**DIRECTIONS FOR THIS TASK**
Copy out every line of the records where the string "calculations" occurs.

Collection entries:
■ ■ ■ ■
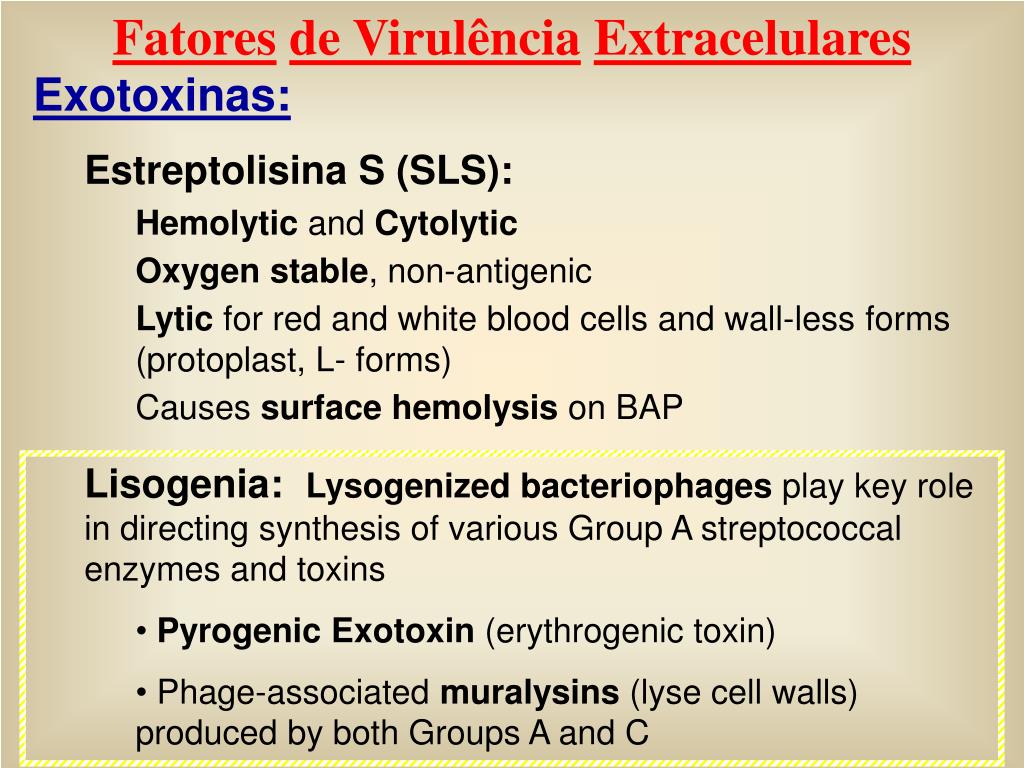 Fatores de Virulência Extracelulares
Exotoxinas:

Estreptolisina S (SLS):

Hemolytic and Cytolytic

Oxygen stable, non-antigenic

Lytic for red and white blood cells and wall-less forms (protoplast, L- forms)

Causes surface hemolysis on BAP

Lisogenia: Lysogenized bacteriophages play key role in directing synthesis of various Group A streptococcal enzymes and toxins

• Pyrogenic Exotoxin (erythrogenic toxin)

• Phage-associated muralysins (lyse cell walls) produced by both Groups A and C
■ ■ ■ ■
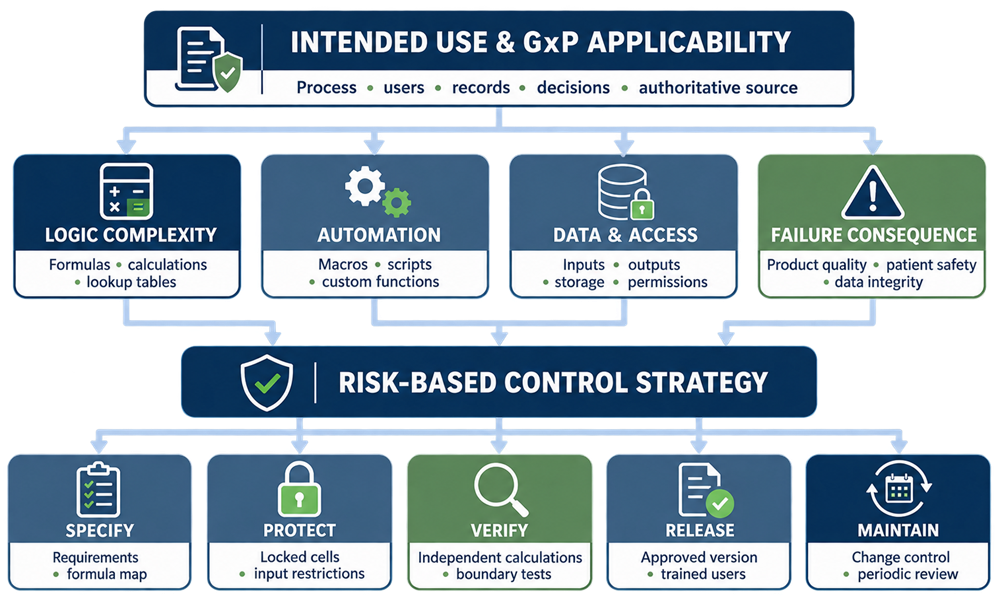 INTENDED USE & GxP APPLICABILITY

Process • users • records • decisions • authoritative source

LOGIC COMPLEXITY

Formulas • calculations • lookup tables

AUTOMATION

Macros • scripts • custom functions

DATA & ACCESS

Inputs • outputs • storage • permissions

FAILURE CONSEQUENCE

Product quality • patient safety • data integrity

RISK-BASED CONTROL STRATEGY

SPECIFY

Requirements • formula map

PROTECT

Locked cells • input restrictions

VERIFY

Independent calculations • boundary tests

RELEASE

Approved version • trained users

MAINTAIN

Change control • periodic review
■ ■ ■ ■
**RESULT OF THIS TASK**
Formulas • calculations • lookup tables
Independent calculations • boundary tests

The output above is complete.